Page text ▸
The last defenders of the Malakoff Tower
The Attack on Malakoff
The church at the back of the redan showing damage from shot and shell
The Battle of Malakoff, during the Crimean War, was fought
between the Allied and Russian armies on 7 September 1855 as a part of the
Siege of Sevastopol. It resulted in the French army under General MacMahon
successfully storming the Malakoff redoubt, though a simultaneous British
attack on the Redan to the south of the Malakoff was repulsed. In one of the
war's defining moments, the French zouave Eugène Libaut installed the French
flag on the top of the Russian redoubt. Malakoff brought about the capture of
Sevastopol after one of the most memorable sieges of the 19th century.
The harbour of Sevastopol, formed by the estuary of the
Chernaya, was protected against attack by sea not only by the Russian
war-vessels, afloat and sunken, but also by heavy granite forts on the south
side and by the defensive works. For the town itself and the Karabelnaya suburb
the trace of the works had been laid down for years. The Malakoff, a great
tower of stone, covered the suburb, flanked on either side by the Redan and the
Little Redan. The town was covered by a line of works marked by the Flagstaff
and central bastions, and separated from the Redan by the inner harbour.
Lieut.-Col. Eduard Totleben, the Russian chief engineer, had
very early begun work on these sites, and daily re-creating, rearming and
improving the fortifications, finally connected them by a continuous enceinte.
Yet Sevastopol was not, early in October 1854, the towering fortress it
afterwards became, and Totleben himself maintained that, had the allies
immediately assaulted, they would have succeeded in taking the place. There
were, however, many reasons against so decided a course, and it was not until
17 October that the first attack took place.
All that day a tremendous artillery duel raged. The French
siege corps suffered heavy losses and its guns were overpowered. The fleet
engaged the harbour batteries close inshore, and suffered a loss of 500 men,
besides severe damage to the ships. On the other hand the British siege
batteries silenced the Malakoff and its annexes, and, if failure had not
occurred at the other points of attack, an assault might have succeeded. As it
was, by daybreak, Totleben's engineers had repaired and improved the damaged
works.

Information provided ▸
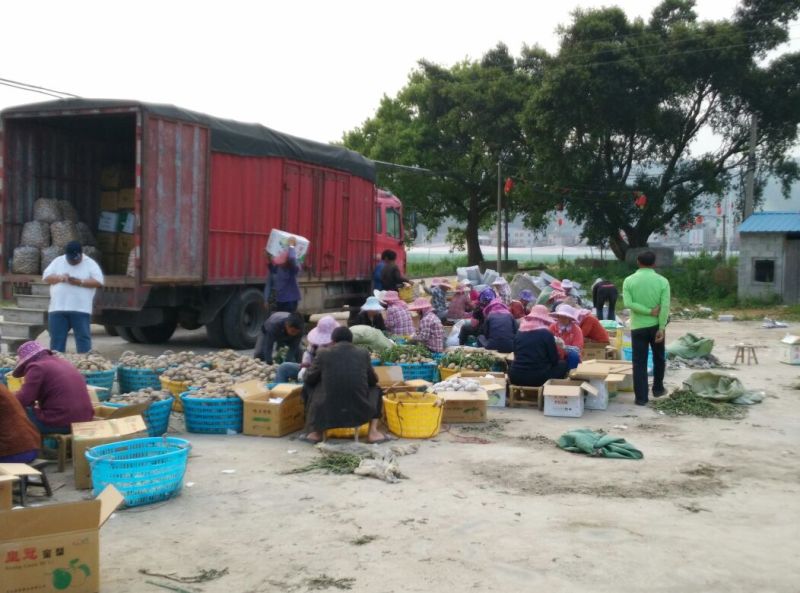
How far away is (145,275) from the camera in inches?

Aim ▸ Based on the Battle of Malakoff text, say whether each statement agrees with it, answering yes or no and quoting the deciding words: 1. The British attack on the Redan succeeded. 2. Totleben held that an immediate allied assault would have failed. 3. The fleet lost 500 men while engaging the harbour batteries. Use only the Battle of Malakoff text, not the data.

Answer below ▸
1. No: "a simultaneous British attack on the Redan to the south of the Malakoff was repulsed"
2. No: "had the allies immediately assaulted, they would have succeeded in taking the place"
3. Yes: "The fleet engaged the harbour batteries close inshore, and suffered a loss of 500 men"